A senior New York Times editor has voiced concerns about Mark Thompson, the paper's incoming chief executive and former BBC boss, who was in charge when Newsnight shelved a report into sexual abuse claims against Jimmy Savile.
Mr Thompson, who is due to take over at the New York Times Company next month, has said he was not told about the Newsnight investigation until after it had been axed, nor was he involved in the decision to drop it.
The former BBC Director-General claims to have become aware of the investigation only later, when the subject was brought up by a BBC correspondent at a drinks reception in December 2011.

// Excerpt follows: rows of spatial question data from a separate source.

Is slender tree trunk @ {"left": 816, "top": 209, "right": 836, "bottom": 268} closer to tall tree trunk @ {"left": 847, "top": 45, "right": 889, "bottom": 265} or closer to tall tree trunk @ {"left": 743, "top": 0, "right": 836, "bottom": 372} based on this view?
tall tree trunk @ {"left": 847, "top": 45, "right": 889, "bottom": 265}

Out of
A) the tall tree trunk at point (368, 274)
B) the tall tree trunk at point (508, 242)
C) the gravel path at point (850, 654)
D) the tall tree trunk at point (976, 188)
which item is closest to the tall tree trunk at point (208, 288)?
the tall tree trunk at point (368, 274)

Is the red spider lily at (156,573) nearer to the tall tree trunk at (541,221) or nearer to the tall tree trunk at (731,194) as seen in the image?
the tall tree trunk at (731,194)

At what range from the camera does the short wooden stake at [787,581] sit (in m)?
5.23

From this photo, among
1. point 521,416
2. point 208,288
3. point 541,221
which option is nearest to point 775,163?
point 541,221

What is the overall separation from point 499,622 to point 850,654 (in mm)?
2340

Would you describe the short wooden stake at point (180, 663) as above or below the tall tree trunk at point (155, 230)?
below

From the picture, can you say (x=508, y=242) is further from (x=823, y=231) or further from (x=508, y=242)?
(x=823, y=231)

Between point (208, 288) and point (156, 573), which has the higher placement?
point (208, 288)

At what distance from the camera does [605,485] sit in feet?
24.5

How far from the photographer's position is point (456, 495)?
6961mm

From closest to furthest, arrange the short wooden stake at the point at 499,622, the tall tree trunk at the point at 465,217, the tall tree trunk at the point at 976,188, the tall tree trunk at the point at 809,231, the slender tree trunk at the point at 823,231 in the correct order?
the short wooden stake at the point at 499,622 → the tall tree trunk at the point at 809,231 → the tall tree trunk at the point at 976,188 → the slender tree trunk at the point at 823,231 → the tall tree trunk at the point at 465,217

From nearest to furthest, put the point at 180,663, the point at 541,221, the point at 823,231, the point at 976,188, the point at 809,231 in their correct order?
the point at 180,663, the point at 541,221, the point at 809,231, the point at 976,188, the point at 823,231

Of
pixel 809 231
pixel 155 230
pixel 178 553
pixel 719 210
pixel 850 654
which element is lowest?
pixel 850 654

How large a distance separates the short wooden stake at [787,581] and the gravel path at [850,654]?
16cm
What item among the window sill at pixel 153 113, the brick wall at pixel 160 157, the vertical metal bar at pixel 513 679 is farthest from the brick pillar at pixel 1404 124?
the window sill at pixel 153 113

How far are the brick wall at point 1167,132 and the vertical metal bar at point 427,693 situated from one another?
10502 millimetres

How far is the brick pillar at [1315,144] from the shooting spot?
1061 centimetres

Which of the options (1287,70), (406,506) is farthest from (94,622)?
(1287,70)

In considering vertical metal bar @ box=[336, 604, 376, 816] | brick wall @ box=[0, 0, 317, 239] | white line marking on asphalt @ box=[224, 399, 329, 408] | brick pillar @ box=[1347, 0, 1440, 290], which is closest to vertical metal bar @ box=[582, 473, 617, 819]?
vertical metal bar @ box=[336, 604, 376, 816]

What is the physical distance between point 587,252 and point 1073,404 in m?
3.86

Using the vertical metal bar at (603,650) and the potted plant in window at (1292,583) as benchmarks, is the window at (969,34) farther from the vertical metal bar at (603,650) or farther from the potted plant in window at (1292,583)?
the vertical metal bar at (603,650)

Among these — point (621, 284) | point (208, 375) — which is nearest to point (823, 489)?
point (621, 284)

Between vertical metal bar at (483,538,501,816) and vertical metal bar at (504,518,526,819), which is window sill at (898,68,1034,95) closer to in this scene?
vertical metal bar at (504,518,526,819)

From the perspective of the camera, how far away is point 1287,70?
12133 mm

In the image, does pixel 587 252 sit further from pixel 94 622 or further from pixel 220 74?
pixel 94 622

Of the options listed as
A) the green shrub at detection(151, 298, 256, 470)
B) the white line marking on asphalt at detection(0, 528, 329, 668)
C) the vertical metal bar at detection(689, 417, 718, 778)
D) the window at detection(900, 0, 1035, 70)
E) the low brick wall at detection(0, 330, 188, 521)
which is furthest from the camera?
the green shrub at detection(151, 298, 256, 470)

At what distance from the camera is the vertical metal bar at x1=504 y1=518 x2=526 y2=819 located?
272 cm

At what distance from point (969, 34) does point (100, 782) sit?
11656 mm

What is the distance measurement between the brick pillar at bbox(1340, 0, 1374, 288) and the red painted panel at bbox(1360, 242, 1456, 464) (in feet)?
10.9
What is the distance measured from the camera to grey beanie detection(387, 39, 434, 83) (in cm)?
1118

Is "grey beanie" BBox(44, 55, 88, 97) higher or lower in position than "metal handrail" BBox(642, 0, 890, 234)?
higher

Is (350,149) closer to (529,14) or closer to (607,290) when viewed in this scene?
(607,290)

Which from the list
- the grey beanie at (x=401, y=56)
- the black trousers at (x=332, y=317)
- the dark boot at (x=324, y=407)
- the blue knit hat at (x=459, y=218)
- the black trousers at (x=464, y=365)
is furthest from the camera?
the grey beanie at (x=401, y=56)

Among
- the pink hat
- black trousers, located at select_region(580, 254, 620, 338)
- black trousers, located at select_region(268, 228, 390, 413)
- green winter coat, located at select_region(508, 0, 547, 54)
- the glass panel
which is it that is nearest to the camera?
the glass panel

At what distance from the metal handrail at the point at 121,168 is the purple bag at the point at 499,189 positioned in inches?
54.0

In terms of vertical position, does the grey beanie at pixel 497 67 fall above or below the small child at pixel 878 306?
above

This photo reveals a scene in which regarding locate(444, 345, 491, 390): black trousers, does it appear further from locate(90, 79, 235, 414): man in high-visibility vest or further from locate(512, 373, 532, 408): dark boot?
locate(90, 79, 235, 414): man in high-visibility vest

But the readers' ombudsman at The New York Times raised a series of troubling questions about Mr Thompson's appointment to one of the most coveted jobs in the US media. The questions came as the newspaper was reported to have dispatched a journalist to London to look into the Savile scandal.
In a posting on the paper's website, Margaret Sullivan, the public editor, said: "It's worth considering now whether he is the right person for the job, given this turn of events." She suggested that it was time to ask a number of questions, including: "How likely is it the [New York] Times Company will continue with its plan to bring Mr Thompson on as chief executive? (It's worth noting that as public editor, I have no inside knowledge on such corporate matters.) His integrity and decision-making are bound to affect The Times – and its journalism – profoundly."
She said the paper needed to scrutinise what Mr Thompson knew, and when, about what happened at the BBC. It was also incumbent on it to consider the implications of his appointment, given he was arriving with "so much unwanted baggage".
The paper could not immediately be reached for comment yesterday.